Each line that includes the word "Equus" should be copied from the records.

== Segment start ==

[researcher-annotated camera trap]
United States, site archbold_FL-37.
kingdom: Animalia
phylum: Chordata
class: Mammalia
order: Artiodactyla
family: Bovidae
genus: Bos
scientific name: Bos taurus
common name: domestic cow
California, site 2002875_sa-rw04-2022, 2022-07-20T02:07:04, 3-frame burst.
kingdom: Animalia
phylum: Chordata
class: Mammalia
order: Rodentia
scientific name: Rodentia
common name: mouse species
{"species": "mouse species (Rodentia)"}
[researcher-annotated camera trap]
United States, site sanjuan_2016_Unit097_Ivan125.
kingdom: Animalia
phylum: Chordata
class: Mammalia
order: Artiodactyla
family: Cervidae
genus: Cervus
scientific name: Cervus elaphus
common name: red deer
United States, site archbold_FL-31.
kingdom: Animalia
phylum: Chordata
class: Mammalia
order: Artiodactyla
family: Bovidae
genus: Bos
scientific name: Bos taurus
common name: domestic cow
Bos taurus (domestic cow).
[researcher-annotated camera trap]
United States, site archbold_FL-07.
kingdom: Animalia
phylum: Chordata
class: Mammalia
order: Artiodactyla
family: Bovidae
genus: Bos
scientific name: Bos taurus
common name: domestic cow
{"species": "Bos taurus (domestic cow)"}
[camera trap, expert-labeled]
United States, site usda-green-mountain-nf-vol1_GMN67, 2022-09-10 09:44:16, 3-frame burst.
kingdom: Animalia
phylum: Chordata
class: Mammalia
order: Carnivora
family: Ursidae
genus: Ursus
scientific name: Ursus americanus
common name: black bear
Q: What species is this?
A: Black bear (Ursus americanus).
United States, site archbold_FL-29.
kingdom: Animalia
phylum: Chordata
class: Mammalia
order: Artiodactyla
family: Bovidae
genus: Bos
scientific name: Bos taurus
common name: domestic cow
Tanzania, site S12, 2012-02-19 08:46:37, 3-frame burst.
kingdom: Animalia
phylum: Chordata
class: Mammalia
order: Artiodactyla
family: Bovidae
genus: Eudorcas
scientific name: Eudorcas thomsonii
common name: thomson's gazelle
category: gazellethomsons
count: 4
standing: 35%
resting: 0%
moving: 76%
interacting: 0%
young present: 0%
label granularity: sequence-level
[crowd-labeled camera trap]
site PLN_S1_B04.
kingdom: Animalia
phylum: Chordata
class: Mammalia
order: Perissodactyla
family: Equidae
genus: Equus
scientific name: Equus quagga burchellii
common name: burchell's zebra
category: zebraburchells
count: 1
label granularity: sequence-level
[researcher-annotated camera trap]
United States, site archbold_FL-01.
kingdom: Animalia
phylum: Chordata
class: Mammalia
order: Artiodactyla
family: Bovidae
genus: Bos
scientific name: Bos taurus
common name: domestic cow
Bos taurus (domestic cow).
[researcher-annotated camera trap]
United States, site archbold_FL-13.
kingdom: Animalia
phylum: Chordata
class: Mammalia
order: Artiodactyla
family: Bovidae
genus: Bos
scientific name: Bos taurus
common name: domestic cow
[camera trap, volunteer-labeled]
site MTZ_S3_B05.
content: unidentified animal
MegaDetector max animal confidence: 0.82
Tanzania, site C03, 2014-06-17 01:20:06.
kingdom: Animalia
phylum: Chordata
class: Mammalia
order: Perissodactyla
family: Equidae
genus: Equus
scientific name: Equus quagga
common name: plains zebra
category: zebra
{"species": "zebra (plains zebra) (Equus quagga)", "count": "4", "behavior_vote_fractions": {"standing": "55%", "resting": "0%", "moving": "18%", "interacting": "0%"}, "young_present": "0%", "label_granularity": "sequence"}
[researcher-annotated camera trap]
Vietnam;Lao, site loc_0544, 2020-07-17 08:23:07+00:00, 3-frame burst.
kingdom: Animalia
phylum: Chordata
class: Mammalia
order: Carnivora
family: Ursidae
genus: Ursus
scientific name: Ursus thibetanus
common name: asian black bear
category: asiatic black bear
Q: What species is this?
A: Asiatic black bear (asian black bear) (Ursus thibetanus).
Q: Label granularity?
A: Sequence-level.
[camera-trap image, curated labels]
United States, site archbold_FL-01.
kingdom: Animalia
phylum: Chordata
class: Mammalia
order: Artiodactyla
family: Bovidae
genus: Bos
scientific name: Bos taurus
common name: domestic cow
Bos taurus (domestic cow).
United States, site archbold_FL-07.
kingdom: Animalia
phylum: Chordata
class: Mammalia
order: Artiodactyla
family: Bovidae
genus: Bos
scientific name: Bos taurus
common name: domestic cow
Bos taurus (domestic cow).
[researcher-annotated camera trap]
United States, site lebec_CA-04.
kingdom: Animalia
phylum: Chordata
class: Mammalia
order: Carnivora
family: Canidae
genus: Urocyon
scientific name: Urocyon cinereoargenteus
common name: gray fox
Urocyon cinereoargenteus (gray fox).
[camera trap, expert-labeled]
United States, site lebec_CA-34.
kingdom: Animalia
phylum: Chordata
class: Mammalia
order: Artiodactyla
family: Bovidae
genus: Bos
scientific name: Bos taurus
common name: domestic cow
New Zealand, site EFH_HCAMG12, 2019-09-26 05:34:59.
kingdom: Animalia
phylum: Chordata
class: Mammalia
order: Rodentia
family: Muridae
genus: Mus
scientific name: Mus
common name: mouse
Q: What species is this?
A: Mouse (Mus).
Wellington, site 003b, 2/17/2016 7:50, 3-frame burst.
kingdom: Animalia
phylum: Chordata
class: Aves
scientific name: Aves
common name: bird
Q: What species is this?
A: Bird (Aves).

== Segment end ==

Task output
genus: Equus
scientific name: Equus quagga burchellii
genus: Equus
scientific name: Equus quagga
{"species": "zebra (plains zebra) (Equus quagga)", "count": "4", "behavior_vote_fractions": {"standing": "55%", "resting": "0%", "moving": "18%", "interacting": "0%"}, "young_present": "0%", "label_granularity": "sequence"}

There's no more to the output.